RECORDS PROVIDED |

####################

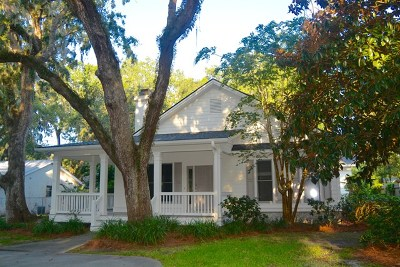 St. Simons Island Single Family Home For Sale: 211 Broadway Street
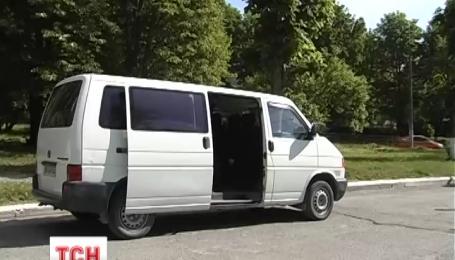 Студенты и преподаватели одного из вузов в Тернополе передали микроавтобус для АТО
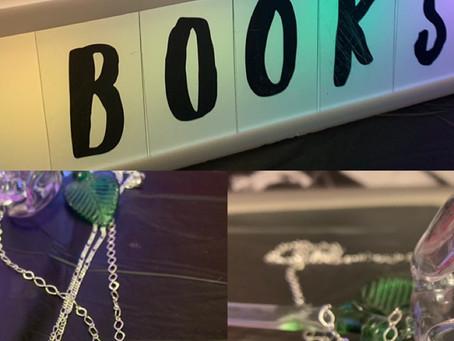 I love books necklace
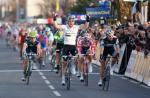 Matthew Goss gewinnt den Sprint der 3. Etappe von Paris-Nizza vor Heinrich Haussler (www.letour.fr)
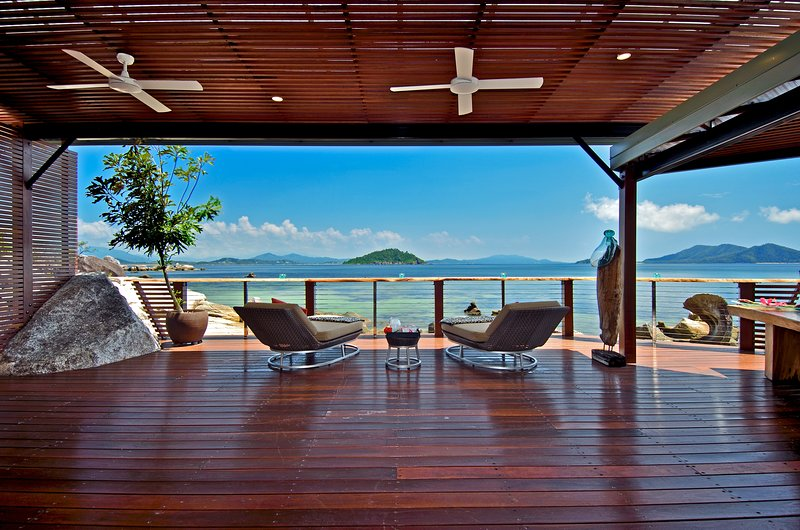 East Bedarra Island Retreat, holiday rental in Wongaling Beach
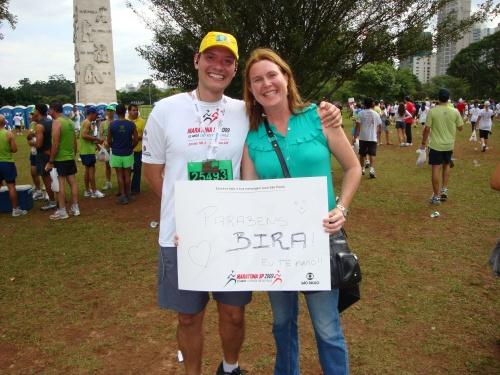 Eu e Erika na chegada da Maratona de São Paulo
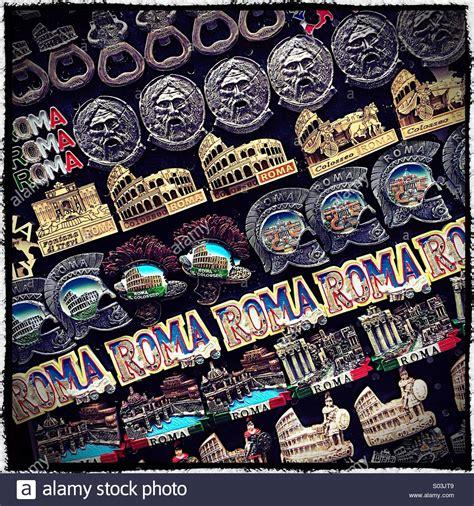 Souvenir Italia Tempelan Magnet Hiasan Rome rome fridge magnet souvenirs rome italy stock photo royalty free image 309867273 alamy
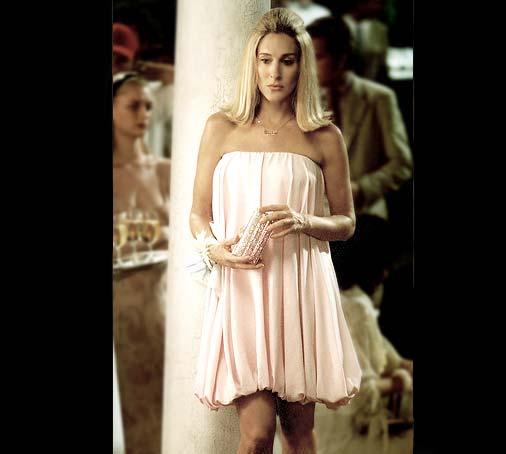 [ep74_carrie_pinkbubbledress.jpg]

####################

WHAT THE TASK ASKS |
Retype each line above exactly and leave out any picture.

OUTPUT FOR THIS TASK |
 St. Simons Island Single Family Home For Sale: 211 Broadway Street
 Студенты и преподаватели одного из вузов в Тернополе передали микроавтобус для АТО
 I love books necklace
 Matthew Goss gewinnt den Sprint der 3. Etappe von Paris-Nizza vor Heinrich Haussler (www.letour.fr)
 East Bedarra Island Retreat, holiday rental in Wongaling Beach
 Eu e Erika na chegada da Maratona de São Paulo
 Souvenir Italia Tempelan Magnet Hiasan Rome rome fridge magnet souvenirs rome italy stock photo royalty free image 309867273 alamy
 [ep74_carrie_pinkbubbledress.jpg]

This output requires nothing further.